Exposure to plants of the Anacardiaceae family account for the majority of cases of allergic contact dermatitis. These include poison ivy, poison oak and poison sumac, which are members of the genus Toxicodendron. These types of dermatoses are caused by urushiol, a light colorless oil present in the plant. It is highly allergic! A single exposure can cause sensitization, often with symptoms occurring in 12-18 hours after exposure.

Poison ivy plant (Toxicodendron radicans)

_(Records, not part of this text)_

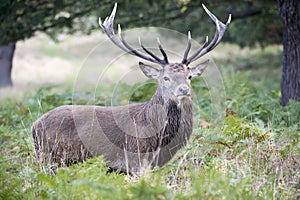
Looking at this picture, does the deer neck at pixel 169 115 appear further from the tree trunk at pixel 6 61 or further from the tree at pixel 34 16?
the tree trunk at pixel 6 61

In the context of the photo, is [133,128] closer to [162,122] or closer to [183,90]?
[162,122]

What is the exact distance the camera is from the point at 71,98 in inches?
380

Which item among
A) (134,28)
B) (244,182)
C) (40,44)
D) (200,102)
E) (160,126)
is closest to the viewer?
(244,182)

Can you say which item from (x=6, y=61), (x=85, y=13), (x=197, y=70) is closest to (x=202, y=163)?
(x=197, y=70)

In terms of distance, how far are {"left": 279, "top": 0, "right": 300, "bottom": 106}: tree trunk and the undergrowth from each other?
347mm

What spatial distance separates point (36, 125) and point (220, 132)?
229 centimetres

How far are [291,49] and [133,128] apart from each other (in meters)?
3.34

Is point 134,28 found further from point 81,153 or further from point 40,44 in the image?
point 40,44

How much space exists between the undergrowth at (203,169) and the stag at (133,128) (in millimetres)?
233

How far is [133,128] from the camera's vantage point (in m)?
6.18

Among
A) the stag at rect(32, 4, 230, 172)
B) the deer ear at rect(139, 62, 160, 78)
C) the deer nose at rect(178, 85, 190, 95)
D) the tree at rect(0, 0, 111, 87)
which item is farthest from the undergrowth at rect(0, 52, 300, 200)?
the tree at rect(0, 0, 111, 87)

Doing some gardening? Here’s some useful information:

  • Poison ivy causes most of the plant-related skin allergies. It is found in every state in the United States!
  • The majority cases of plant dermatoses are related to direct contact with the oil. Usually damage to the plant is required for the plant to release the oil, so be careful with bruised, broken or dead plants.
  • The rash related to these plants is typically very itchy; with red blisters, papules or patches often in a line or streak-like arrangement where the plant has made contact with the skin.
  • Do not burn the plants! The oil from these plants is carried by smoke particles and can cause respiratory symptoms as well as severe facial dermatitis.
  • “Black spot” poison ivy dermatitis occurs when the oil is left on the skin and oxidizes. This can appear as black spots that cannot be washed off. This black resin also causes skin allergy.
  • Identification and avoidance of toxic plants and their allergens are key to preventing plant-related dermatoses. The oil retains its allergic potential even when dry, so dormant or dead plants should be handled with caution. The plants can still be allergic for years after they die (yes years!).
  • Pets will not develop any rashes from the plants but if they touch the plant or brush up against them, the oil can be transferred to surfaces and humans.
  • The oil can be acquired from contaminated surfaces, including clothing and shoes. Protective clothing can be useful, but you have to remember that all can harbor the allergic oil for many days. The oil can also seep through clothing and penetrate rubber or latex gloves (not heavy-duty vinyl or leather gloves).
  • After known exposure, remove contaminated clothing and wash the whole body with mild soap on a washcloth with very warm water. This should be done as soon as possible. Clothing, tools or other items that may be contaminated with the plant oil should also be wasted with warm, soapy water.
  • Since the allergic sensitization to these plants is very high, most of the treatment for plant-related skin allergies is to help relieve the symptoms:
    • Soothing measures, e.g., oatmeal baths, cool soaks and wet compresses.
    • Oral antihistamines may help itching.
    • Topical steroids are helpful, especially when poison ivy is in its early stages.
    • Oral and injectable steroids are used when dermatitis is severe.
    • If there is a secondary bacterial infection, antibiotics are often used.
  • It is sometimes very difficult to prevent plant-related dermatoses, however, early recognition of the culprit plants can help. Poison ivy and oak both have 3 leaves and poison sumac has 7-13 leaves often arranged in pairs.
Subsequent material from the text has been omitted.